▸ Excerpted passage
Most positioning devices use coordinates via Global Position System (GPS) to provide navigation and path detection functions. However, GPS signals are often constraint by positions of the satellites in the sky, and therefore GPS is not powerful in providing accurate height information or vertical displacements of the positioning device corresponding to surface of the ground. Generally speaking, errors of the height information provided via GPS would relatively greater than those of plane position information. For climbers or hikers, it is difficult to use GPS to detect accurate changes of height of the way they pass, so that vertical displacements of the exercisers are not able to be traceed or recorded by such general positioning devices.
Although some other positioning devices are embedded with barometers inside to assist in measuring changes of height of the positioning devices, barometers are still sensitive to external weather condition and the design of the barometers. Therefore, it is still not easy to precisely measure and record the changes of height when the positioning devices move with the exercisers.

▸ Stated goal A
Decide whether each statement agrees with the GPS height passage: (i) most positioning devices rely on GPS coordinates for navigation and path detection; (ii) barometers built into some positioning devices are unaffected by the weather; (iii) GPS makes it easy for climbers to detect accurate height changes along their route. Answer yes or no for each, and quote the words from the passage that settle it.
▸ Stated goal B
Pick up the GPS height passage after its last sentence and keep writing it.
The listing after the GPS height passage is separate material and has no connection to it.

Extracted data entries:
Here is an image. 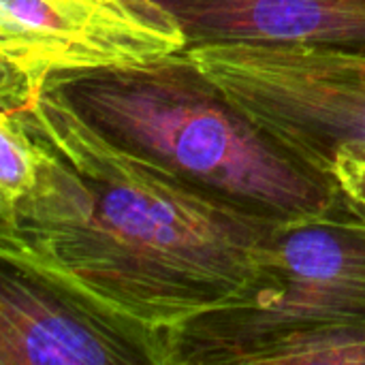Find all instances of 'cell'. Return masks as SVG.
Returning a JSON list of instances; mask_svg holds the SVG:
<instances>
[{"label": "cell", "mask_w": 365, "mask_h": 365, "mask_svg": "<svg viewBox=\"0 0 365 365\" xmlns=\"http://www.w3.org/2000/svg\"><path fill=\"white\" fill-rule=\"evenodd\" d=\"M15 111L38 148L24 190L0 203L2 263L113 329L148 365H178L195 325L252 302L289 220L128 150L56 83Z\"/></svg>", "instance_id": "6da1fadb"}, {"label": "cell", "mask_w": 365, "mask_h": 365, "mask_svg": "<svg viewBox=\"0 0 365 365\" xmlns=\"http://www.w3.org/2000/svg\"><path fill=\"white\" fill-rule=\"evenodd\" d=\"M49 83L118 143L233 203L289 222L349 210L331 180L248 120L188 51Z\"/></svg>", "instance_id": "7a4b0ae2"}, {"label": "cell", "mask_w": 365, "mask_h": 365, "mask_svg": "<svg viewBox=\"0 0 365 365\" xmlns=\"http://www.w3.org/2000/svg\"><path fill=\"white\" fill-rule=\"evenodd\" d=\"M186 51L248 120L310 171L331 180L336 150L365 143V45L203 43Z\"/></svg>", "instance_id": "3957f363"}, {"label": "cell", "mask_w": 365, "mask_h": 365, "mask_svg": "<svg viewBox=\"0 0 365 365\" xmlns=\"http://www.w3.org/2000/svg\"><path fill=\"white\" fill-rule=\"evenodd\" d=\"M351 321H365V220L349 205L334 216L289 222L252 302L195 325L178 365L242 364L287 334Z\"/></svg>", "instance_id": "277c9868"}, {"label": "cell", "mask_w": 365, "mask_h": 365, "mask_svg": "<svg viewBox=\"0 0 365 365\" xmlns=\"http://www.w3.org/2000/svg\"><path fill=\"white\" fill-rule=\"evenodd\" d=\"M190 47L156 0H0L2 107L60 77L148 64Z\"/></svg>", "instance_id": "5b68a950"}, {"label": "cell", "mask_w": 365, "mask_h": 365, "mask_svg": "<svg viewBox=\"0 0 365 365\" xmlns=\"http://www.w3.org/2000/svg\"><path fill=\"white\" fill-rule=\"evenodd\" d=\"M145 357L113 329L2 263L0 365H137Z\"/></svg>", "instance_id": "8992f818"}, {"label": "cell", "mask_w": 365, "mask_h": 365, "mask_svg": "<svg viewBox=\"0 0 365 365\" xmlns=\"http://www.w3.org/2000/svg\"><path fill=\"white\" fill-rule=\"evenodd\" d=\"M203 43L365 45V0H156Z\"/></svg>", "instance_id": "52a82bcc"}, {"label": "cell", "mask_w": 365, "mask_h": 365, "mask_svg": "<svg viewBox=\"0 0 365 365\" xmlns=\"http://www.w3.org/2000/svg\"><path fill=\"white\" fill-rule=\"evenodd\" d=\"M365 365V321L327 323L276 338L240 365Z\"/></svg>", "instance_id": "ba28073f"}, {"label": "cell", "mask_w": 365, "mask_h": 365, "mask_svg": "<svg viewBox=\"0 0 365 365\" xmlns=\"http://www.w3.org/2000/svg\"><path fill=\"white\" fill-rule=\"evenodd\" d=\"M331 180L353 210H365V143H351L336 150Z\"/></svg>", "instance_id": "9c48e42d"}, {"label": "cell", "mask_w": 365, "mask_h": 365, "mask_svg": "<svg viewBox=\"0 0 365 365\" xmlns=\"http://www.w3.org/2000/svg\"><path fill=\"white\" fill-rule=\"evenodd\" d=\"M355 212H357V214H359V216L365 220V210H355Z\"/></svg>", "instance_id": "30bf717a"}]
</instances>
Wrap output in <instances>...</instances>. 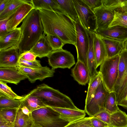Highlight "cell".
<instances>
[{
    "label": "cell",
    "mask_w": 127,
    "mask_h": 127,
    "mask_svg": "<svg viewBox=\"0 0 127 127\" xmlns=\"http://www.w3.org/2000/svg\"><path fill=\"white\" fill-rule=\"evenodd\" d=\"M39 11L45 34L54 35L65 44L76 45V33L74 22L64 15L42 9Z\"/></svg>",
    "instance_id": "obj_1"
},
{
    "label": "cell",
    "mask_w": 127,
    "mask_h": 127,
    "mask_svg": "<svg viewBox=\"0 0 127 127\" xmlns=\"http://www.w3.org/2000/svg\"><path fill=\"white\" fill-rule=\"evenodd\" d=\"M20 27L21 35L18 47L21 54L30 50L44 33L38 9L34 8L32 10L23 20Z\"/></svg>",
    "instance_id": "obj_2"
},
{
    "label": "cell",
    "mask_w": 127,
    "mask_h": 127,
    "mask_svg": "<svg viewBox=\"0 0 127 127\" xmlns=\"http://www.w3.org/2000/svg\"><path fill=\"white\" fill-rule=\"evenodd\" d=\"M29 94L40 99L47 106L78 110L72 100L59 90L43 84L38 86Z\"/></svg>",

▸ Task answer A
(i) Yes: "Most positioning devices use coordinates via Global Position System (GPS) to provide navigation and path detection functions."
(ii) No: "barometers are still sensitive to external weather condition"
(iii) No: "it is difficult to use GPS to detect accurate changes of height of the way they pass"

▸ Task answer B
SUMMARY OF THE INVENTION

Hence, the present disclosure provides a positioning device capable of detecting three-dimensional move trace including a GPS module (Global Position System module), an acceleration detecting module, and a computing unit. The GPS module is configured to acquire global position information of the positioning device. The acceleration detecting module continuously detects changes of three-dimensional acceleration based on movements of the positioning device, and calculates three-dimensional vectors of the positioning device accordingly. The computing unit is coupled with the GPS module and the acceleration detection module. The computing unit generates plane position information according to the global position information and a plurality of short three-dimensional traces according to the three-dimensional vectors. The computing unit further generates a plurality of short-distance traces according to the plane position information and the plurality of three-dimensional traces, and provides a three-dimensional moving trace via combining the plurality of short-distance traces.
Additionally, another embodiment of the present disclosure provides a detecting method for detecting three-dimensional move trace, which can be applied to the above-mentioned device. The method includes steps of: receiving global position information acquired by the GPS module; receiving three-dimensional vectors calculated from three-dimensional acceleration based on movements of the positioning device; generating a plane position information according to the global position information and a plurality of three-dimensional traces according to the three-dimensional vectors; generating a plurality of short-distance traces based on the plane position information and the plurality of three-dimensional traces; and providing a three-dimensional moving trace by combining the plurality of short-distance traces.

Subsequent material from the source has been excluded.